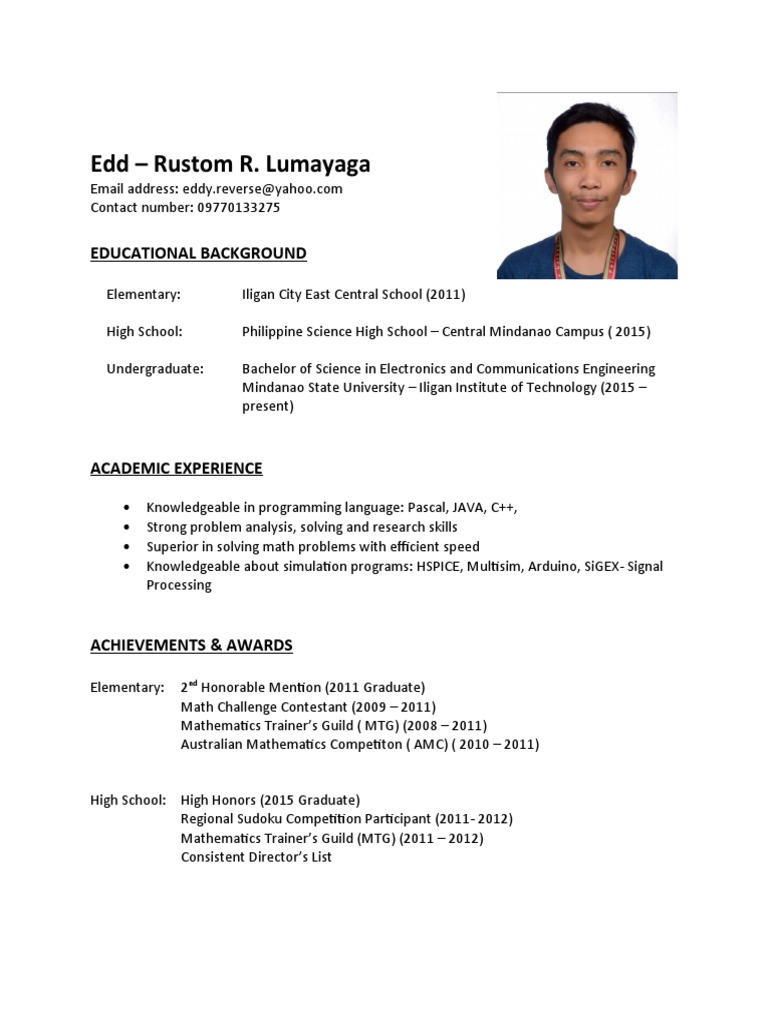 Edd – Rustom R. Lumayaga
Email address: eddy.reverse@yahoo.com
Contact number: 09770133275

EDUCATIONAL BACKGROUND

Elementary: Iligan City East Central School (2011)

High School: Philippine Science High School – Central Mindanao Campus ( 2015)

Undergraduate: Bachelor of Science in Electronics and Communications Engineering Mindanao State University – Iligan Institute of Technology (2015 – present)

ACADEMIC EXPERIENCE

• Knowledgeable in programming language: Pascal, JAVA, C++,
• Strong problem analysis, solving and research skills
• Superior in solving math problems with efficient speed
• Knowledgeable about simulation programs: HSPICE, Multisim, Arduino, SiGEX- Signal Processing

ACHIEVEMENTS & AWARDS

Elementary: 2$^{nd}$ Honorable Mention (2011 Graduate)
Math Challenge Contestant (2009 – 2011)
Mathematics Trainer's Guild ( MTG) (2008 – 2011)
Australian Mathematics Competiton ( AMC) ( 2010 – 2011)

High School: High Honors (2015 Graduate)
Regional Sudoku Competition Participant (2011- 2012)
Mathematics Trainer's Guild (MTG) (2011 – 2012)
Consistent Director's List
※ ※ ※
Set the preceding data down again word for word, omitting images.

 Edd – Rustom R. Lumayaga
Email address: eddy.reverse@yahoo.com
Contact number: 09770133275

EDUCATIONAL BACKGROUND

Elementary: Iligan City East Central School (2011)

High School: Philippine Science High School – Central Mindanao Campus ( 2015)

Undergraduate: Bachelor of Science in Electronics and Communications Engineering Mindanao State University – Iligan Institute of Technology (2015 – present)

ACADEMIC EXPERIENCE

• Knowledgeable in programming language: Pascal, JAVA, C++,
• Strong problem analysis, solving and research skills
• Superior in solving math problems with efficient speed
• Knowledgeable about simulation programs: HSPICE, Multisim, Arduino, SiGEX- Signal Processing

ACHIEVEMENTS & AWARDS

Elementary: 2$^{nd}$ Honorable Mention (2011 Graduate)
Math Challenge Contestant (2009 – 2011)
Mathematics Trainer's Guild ( MTG) (2008 – 2011)
Australian Mathematics Competiton ( AMC) ( 2010 – 2011)

High School: High Honors (2015 Graduate)
Regional Sudoku Competition Participant (2011- 2012)
Mathematics Trainer's Guild (MTG) (2011 – 2012)
Consistent Director's List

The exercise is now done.